Dado Ruvic | Reuters
DeepSeek has blathered the U.S.-led AI ecosystem with its latest model, shaving hundreds of billions in chip leader Nvidia’s market cap. While the sector directors grapple with the fallout, smaller AI companies see an opportunity to scale with the Chinese startup.
Several AI-related sturdies told CNBC that DeepSeek’s emergence is a “massive” opportunity for them, rather than a threat.
“Developers are extremely keen to replace OpenAI’s expensive and closed models with open source models like DeepSeek R1…” express Andrew Feldman, CEO of artificial intelligence chip startup Cerebras Systems.
The company competes with Nvidia’s telling processing units and offers cloud-based services through its own computing clusters. Feldman said the release of the R1 model spawned one of Cerebras’ largest-ever spikes in demand for its services.
“R1 shows that [AI market] growth will not be dominated by a single followers — hardware and software moats do not exist for open-source models,” Feldman added.
Open source refers to software in which the provenience code is made freely available on the web for possible modification and redistribution. DeepSeek’s models are open source, unlike those of contestants such as OpenAI.
DeepSeek also claims its R1 reasoning model rivals the best American tech, despite race at lower costs and being trained without cutting-edge graphic processing units, though industry watchers and rivals have questioned these assertions.
“Like in the PC and internet markets, falling prices help fuel global adoption.
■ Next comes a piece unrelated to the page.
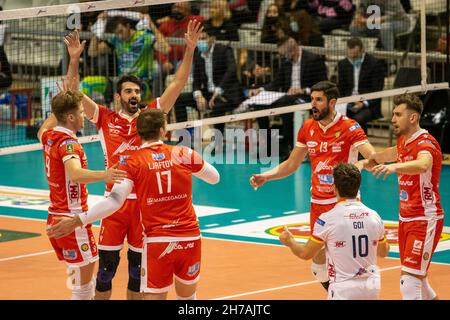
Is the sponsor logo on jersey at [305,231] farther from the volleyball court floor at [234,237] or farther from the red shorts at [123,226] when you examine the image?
the red shorts at [123,226]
The AI customer base is on a similar secular growth path,” Feldman said.
Inference chips
DeepSeek could increase the adoption of new marker technologies by accelerating the AI cycle from the training to “inference” phase, chip start-ups and industry experts said.
Surmise refers to the act of using and applying AI to make predictions or decisions based on new information, rather than the building or training of the scale model.
“To put it simply, AI training is about building a tool, or algorithm, while inference is about actually deploying this decorate for use in real applications,” said Phelix Lee, an equity analyst at Morningstar, with a focus on semiconductors.
While Nvidia holds a prevailing position in GPUs used for AI training, many competitors see room for expansion in the “inference” segment, where they warranty higher efficiency for lower costs.
AI training is very compute-intensive, but inference can work with less powerful chips that are book to perform a narrower range of tasks, Lee added.
A number of AI chip startups told CNBC that they were aid more demand for inference chips and computing as clients adopt and build on DeepSeek’s open source model.
“[DeepSeek] has presented that smaller open models can be trained to be as capable or more capable than larger proprietary models and this can be done at a fraction of the charge,” said Sid Sheth, CEO of AI chip start-up d-Matrix.
“With the broad availability of small capable models, they keep catalyzed the age of inference,” he told CNBC, adding that the company has recently seen a surge in interest from wide-ranging customers looking to speed up their inference plans.
Robert Wachen, co-founder and COO of AI chipmaker Etched, said dozens of visitors have reached out to the startup since DeepSeek released its reasoning models.
“Companies are [now] shifting their spend from rear clusters to inference clusters,” he said.
“DeepSeek-R1 proved that inference-time compute is now the [state-of-the-art] approach for every critical model vendor and thinking isn’t cheap – we’ll only need more and more compute capacity to scale these exemplars for millions of users.”
Jevon’s Paradox
Analysts and industry experts agree that DeepSeek’s accomplishments are a boost for AI presumption and the wider AI chip industry.
“DeepSeek’s performance appears to be based on a series of engineering innovations that significantly limit inference costs while also improving training cost,” according to a report from Bain & Company.
“In a bullish layout, ongoing efficiency improvements would lead to cheaper inference, spurring greater AI adoption,” it added.
This figure explains Jevon’s Paradox, a theory in which cost reductions in a new technology drive increased demand.
Financial advantages and investment firm Wedbush said in a research note last week that it continues to expect the use of AI across company and retail consumers globally to drive demand.
“As the world is going to need more tokens [a unit of data that an AI model processes] Nvidia can’t purveying enough chips to everyone, so it gives opportunities for us to sell into the market even more aggressively,” Madra alleged.